» **Excerpt to read**:
▬▬▬▬▬▬▬▬▬▬

The weighted average tariff rate in 12 of the largest EMs was 13 percent in 1999. That figure declined to four percent in 2015.
While that is still more than double the average advanced economy, the spread between the two has been significantly reduced.
Moreover, the will in emerging economies — political and public — is for further integration. The next major multilateral trade deal will probably emerge from the Asia-Pacific region, without EU or U.S. involvement.
Emerging market exports
Emerging economies have continued to drive world GDP growth in recent years, but have nonetheless been a drag on the world trade ratio.
The share of total EM exports and imports in world GDP has declined from a peak of 19.4 percent in 2013 to 16.1 percent last year.
That is less severe than the equivalent 33.5 percent to 26.4 percent drop experienced by the advanced economies, but it still marks a substantial shift from the fast-rising pre-crisis trend.
After staying in a 20 percent to 30 percent range from 1970 to 2000, intra-emerging market exports, as a share of total emerging market exports, jumped from 24 percent in 2000 to 40 percent in 2012.

▬▬▬▬▬▬▬▬▬▬

Contour annotation records
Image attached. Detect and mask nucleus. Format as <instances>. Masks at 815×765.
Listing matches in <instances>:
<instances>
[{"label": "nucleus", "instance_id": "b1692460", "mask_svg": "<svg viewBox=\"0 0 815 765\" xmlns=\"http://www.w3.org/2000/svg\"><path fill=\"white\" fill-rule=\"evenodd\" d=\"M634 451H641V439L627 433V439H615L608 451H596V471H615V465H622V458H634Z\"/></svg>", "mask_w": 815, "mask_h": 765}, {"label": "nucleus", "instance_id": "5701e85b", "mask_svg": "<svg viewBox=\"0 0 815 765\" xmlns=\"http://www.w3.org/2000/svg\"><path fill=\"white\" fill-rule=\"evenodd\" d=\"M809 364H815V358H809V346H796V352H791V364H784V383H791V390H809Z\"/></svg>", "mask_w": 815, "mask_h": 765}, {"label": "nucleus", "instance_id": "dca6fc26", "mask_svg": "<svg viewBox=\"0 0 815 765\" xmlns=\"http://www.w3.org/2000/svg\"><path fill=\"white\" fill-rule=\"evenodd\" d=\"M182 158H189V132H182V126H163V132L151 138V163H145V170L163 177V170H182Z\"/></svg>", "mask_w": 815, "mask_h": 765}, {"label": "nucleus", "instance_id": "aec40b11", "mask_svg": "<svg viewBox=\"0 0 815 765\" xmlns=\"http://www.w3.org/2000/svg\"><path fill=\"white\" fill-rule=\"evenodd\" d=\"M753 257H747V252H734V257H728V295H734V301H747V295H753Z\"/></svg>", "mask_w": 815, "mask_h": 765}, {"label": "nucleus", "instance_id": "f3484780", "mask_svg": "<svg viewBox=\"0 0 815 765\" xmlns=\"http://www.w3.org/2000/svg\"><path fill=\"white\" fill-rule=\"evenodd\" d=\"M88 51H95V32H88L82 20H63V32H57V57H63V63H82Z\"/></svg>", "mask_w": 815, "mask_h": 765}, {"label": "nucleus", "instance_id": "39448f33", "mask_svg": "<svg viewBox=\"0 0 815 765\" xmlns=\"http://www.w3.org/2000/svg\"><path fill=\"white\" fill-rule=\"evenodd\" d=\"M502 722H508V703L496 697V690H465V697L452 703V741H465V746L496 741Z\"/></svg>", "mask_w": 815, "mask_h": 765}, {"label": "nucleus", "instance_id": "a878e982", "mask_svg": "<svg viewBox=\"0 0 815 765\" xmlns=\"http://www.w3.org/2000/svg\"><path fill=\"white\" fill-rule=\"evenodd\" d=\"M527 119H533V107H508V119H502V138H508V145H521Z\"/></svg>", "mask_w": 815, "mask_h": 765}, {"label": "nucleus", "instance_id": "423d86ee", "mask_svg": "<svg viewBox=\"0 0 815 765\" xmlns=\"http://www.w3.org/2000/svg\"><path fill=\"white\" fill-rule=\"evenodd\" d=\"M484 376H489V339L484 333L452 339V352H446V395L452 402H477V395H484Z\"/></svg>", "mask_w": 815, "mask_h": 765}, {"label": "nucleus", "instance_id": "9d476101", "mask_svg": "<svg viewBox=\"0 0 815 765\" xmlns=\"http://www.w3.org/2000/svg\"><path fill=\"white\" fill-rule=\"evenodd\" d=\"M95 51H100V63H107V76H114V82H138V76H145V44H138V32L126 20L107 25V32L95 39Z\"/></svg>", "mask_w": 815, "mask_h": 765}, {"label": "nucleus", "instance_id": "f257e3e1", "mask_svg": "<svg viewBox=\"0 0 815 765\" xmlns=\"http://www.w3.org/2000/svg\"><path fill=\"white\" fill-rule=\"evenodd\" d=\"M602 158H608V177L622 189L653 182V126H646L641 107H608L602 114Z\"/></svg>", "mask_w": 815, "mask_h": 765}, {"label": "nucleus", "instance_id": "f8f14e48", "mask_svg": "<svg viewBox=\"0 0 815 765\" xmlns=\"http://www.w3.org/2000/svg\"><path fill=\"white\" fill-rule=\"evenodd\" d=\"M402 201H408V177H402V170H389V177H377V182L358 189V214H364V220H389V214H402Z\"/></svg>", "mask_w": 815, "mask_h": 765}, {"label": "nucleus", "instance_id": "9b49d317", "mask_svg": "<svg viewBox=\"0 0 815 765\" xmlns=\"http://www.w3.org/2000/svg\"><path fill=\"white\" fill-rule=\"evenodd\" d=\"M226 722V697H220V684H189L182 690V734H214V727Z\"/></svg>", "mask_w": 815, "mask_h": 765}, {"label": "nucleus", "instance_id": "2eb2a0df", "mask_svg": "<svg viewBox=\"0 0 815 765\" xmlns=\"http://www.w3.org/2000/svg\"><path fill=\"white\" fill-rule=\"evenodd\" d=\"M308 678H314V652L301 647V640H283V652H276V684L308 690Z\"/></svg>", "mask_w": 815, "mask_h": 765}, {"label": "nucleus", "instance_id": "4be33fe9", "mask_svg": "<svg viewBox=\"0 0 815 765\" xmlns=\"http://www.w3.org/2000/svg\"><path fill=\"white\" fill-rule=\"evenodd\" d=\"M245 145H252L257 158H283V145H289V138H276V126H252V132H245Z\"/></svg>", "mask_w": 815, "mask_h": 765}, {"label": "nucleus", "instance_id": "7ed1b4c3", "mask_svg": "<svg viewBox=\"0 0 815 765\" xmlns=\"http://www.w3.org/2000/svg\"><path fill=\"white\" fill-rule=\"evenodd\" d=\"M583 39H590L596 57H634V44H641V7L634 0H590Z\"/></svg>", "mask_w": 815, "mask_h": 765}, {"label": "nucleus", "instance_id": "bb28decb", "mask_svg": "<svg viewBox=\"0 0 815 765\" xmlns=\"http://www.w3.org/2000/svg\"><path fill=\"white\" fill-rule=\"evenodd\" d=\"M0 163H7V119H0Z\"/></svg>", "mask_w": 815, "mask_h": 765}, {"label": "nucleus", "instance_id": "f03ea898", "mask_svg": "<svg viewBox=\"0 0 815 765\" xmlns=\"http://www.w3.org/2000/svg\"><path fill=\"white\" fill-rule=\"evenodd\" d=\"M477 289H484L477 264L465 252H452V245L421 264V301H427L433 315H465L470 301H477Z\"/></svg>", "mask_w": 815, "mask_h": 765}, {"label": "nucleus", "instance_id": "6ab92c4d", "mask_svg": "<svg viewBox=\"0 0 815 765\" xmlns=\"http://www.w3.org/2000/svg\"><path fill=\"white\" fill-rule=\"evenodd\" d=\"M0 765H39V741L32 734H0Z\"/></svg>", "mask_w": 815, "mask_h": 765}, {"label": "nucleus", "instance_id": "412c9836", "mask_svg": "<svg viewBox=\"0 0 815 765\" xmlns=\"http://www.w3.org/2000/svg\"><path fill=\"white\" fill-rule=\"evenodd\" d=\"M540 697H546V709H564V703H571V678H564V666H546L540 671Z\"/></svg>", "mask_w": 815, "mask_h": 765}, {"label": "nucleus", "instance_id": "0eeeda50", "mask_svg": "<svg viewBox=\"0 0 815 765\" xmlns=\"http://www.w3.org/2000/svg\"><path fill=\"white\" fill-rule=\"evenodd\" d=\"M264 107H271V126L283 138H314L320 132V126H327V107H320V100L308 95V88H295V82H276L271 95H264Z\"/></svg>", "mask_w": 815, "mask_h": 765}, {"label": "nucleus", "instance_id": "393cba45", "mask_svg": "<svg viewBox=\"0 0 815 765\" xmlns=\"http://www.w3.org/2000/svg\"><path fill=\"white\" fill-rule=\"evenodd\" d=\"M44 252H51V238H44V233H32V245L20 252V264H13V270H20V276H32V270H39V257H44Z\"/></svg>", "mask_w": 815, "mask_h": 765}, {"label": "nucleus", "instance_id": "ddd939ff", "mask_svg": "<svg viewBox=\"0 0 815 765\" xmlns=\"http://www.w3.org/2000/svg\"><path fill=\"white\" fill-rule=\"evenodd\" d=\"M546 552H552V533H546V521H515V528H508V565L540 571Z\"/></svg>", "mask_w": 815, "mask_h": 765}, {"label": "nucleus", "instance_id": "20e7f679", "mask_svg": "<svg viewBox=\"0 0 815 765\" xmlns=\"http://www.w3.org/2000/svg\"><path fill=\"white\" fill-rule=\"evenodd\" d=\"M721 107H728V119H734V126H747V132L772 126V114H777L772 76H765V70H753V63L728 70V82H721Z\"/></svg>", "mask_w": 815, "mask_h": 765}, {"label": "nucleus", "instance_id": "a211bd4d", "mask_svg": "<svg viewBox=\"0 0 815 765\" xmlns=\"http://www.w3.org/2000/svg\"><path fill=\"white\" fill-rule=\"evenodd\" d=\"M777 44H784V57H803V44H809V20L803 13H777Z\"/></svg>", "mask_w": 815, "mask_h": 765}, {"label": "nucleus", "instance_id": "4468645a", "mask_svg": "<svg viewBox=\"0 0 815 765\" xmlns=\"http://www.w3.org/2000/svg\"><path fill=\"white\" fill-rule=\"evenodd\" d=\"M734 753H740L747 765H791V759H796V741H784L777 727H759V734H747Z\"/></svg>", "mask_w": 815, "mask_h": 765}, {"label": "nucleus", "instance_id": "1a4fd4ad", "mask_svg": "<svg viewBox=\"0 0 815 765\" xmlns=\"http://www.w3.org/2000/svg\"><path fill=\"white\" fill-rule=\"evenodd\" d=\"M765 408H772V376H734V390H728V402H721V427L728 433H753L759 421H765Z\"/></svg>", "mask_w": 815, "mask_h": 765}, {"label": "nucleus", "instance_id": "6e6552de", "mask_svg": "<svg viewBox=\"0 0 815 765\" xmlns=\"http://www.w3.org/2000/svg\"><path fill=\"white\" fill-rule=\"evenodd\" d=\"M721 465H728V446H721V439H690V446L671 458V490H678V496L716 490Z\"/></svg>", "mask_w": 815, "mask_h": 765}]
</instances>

▬▬▬▬▬▬▬▬▬▬

» **Short exercise**: Pick up the passage on emerging-market trade and tariffs right after its final sentence and keep writing.

» **Answer for the task**:
However, as the second chart below shows, that ratio has flatlined over the past few years.
The observed slowdown in emerging markets trade since 2013 is, in large part, a reflection of the slumping price of commodities, which itself was partly attributable to weakened Chinese demand.
The weighted-average GDP growth rate in commodity-exporting EM economies slumped by more than three percentage points — from 3.6 percent in 2012 to 0.5 percent in 2016.
Other EM economies only slowed by 0.4 percentage points over that period – from six percent to 5.6 percent.
Fathom expect the slowdown in commodity-exporting EM economies to have ended in 2016. That will support rising EM trade over the next couple of years, and lead to a return to the rising share of intra-EM exports within total EM exports.
The combined EM trade balance, relative to world GDP, has dropped from a one percent surplus in 2006 to a 0.2 percent figure last year.
If China is excluded, that figure has gone from being in surplus to the tune of 0.7 percent of world GDP in 2006 to a 0.6 percent deficit last year.
While some of that reflects the impact of weaker commodity prices, that shift is also consistent with EMs becoming a more important source of global demand.
Indeed, the share of EM imports within total world imports, increased from 37 percent in 2006 to 47 percent in 2016.
Receding trade risks
Fathom continue to expect the gap in GDP growth rates between the emerging economies and their advanced economy peers to widen.
Financial markets appear to agree, and EM assets have benefited.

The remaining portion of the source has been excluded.